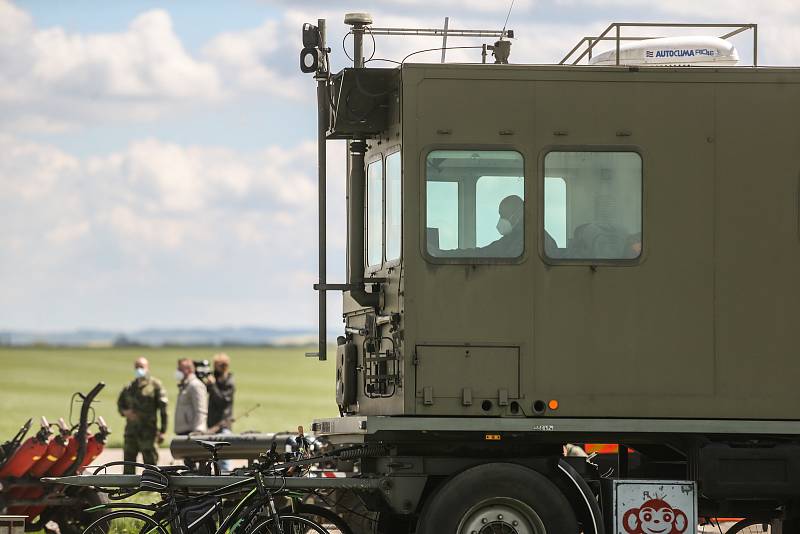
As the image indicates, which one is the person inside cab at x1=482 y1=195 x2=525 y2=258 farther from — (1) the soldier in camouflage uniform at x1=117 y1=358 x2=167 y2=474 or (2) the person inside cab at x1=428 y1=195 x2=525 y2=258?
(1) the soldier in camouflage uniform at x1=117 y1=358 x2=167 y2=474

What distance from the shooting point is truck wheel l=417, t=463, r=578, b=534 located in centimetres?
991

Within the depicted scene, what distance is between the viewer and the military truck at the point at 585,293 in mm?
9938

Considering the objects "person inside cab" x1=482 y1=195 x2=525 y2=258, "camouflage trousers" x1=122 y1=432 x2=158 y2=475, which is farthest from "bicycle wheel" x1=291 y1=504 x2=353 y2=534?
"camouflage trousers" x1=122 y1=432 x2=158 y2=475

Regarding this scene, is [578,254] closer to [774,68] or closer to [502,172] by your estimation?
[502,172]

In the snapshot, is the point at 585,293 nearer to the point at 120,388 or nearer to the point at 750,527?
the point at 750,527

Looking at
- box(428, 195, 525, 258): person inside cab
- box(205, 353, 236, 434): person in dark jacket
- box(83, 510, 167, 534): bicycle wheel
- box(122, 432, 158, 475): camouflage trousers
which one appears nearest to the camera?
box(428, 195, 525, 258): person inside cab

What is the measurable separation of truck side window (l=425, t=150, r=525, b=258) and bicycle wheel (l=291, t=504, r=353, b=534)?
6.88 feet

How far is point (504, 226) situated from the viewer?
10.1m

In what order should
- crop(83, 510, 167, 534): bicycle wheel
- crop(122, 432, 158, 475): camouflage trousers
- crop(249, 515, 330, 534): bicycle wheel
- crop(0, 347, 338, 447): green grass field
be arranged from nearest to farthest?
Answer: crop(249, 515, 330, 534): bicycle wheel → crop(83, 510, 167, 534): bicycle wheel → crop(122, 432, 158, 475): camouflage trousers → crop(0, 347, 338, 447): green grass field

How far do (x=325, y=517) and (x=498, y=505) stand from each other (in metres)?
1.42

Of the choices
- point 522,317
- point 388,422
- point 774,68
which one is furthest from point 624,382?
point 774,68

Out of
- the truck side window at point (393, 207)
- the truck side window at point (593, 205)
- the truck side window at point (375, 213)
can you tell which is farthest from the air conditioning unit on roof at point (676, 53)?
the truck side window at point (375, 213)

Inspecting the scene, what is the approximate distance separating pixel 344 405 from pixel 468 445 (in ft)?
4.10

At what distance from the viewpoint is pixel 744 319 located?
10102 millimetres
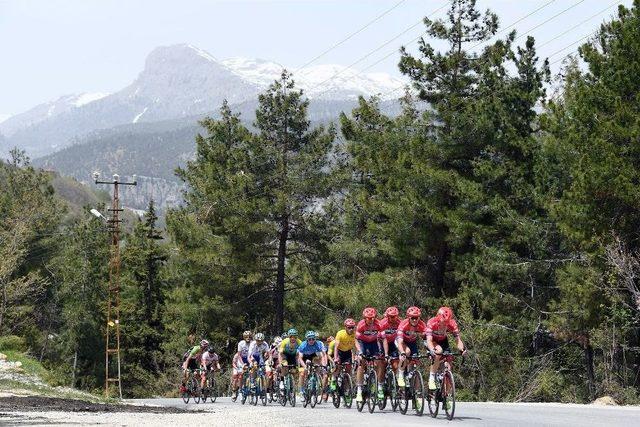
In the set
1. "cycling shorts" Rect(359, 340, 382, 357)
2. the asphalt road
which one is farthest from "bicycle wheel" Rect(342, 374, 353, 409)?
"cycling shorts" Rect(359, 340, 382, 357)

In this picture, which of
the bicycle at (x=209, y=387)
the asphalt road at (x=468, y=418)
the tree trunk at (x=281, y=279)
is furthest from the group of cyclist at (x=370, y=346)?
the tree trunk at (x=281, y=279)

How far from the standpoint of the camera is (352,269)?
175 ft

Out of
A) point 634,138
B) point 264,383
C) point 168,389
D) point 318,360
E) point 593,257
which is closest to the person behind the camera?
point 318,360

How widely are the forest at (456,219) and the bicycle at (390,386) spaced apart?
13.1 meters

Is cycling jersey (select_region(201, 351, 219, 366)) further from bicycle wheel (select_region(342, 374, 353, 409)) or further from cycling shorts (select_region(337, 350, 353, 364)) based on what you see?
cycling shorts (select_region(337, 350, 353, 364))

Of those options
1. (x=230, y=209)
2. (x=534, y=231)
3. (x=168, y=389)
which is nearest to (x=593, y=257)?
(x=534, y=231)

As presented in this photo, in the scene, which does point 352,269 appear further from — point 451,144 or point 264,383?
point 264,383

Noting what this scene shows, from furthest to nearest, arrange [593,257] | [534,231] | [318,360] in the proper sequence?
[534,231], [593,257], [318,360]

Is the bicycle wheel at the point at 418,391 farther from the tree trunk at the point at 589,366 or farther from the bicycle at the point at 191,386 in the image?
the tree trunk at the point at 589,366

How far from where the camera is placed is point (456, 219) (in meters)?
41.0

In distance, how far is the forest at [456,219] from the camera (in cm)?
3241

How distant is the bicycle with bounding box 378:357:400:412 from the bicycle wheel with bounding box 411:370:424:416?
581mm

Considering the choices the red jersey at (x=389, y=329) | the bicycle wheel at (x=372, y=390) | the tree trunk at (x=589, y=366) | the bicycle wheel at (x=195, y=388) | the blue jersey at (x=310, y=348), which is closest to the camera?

==============================

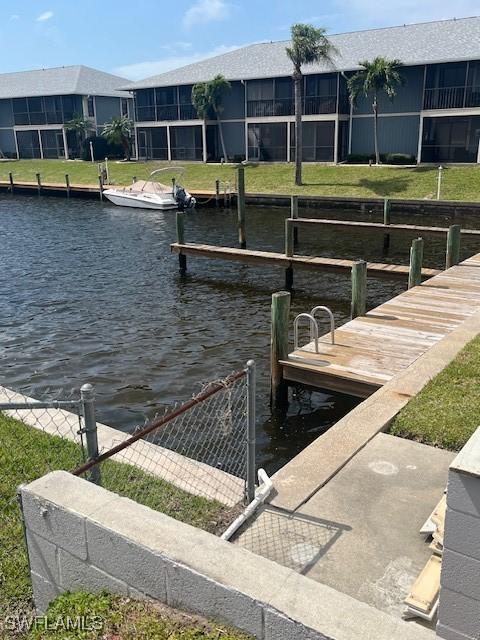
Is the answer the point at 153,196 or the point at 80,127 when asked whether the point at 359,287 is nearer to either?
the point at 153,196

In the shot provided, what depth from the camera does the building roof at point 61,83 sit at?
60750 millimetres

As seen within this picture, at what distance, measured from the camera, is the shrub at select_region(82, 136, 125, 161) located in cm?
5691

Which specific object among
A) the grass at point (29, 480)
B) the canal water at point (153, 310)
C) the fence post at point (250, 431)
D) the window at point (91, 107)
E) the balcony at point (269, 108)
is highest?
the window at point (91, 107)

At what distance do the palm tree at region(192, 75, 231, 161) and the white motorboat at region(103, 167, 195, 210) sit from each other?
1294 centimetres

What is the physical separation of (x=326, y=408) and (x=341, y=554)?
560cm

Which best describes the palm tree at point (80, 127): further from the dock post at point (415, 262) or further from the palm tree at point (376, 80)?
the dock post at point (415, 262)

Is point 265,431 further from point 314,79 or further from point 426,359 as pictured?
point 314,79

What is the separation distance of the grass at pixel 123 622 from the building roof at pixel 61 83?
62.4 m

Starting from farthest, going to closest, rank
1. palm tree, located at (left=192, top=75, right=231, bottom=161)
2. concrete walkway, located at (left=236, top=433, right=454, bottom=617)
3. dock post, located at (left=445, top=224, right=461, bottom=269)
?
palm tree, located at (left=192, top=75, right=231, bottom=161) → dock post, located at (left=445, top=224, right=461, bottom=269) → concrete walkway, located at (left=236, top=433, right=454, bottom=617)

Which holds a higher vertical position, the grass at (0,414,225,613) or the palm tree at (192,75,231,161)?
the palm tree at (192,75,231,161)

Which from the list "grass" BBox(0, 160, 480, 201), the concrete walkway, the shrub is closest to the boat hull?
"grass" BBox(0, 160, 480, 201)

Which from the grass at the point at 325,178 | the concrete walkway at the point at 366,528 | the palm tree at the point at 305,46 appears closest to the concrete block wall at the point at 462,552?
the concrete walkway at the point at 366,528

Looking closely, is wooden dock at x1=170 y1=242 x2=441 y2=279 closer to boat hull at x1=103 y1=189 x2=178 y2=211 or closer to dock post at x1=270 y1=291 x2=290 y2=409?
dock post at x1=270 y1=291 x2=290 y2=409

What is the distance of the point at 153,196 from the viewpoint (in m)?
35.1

==============================

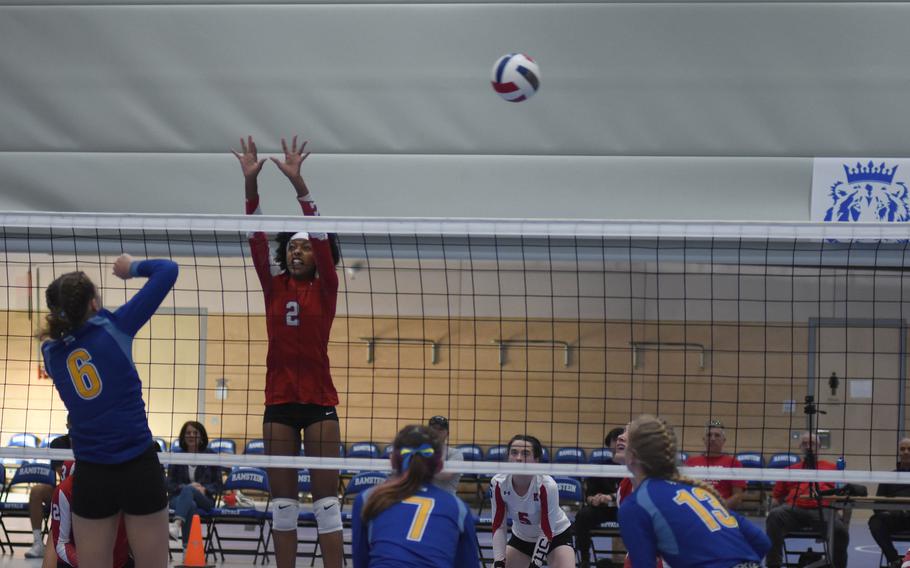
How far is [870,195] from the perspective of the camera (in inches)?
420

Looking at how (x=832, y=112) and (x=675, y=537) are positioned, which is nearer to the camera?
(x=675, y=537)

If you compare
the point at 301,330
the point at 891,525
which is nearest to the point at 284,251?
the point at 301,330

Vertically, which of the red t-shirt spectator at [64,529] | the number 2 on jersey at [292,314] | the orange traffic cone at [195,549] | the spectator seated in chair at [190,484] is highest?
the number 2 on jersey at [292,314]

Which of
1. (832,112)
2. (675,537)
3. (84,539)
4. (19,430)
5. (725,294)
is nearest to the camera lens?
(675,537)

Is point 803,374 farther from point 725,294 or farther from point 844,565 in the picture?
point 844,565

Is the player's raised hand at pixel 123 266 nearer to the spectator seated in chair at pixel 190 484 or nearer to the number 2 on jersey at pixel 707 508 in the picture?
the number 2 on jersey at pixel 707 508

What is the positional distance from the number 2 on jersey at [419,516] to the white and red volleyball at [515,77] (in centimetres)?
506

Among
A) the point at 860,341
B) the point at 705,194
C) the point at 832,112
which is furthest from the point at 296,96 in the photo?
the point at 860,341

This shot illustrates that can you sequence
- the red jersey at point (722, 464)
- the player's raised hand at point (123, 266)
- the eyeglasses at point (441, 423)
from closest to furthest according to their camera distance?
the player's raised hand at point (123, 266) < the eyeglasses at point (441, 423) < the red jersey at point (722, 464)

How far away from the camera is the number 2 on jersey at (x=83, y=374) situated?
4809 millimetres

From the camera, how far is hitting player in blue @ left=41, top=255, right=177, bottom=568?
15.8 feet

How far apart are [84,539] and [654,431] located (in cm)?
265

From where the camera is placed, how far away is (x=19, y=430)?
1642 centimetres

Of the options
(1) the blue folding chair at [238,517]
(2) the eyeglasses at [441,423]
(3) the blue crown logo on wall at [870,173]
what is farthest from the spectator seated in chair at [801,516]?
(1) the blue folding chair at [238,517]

==============================

== TASK TO CARRY OUT ==
Return, in full, every line of the listing above that contains the word "eyeglasses".

== RESULT OF THE TASK ==
- the eyeglasses at point (441, 423)
the player's raised hand at point (123, 266) < the eyeglasses at point (441, 423) < the red jersey at point (722, 464)
(2) the eyeglasses at [441,423]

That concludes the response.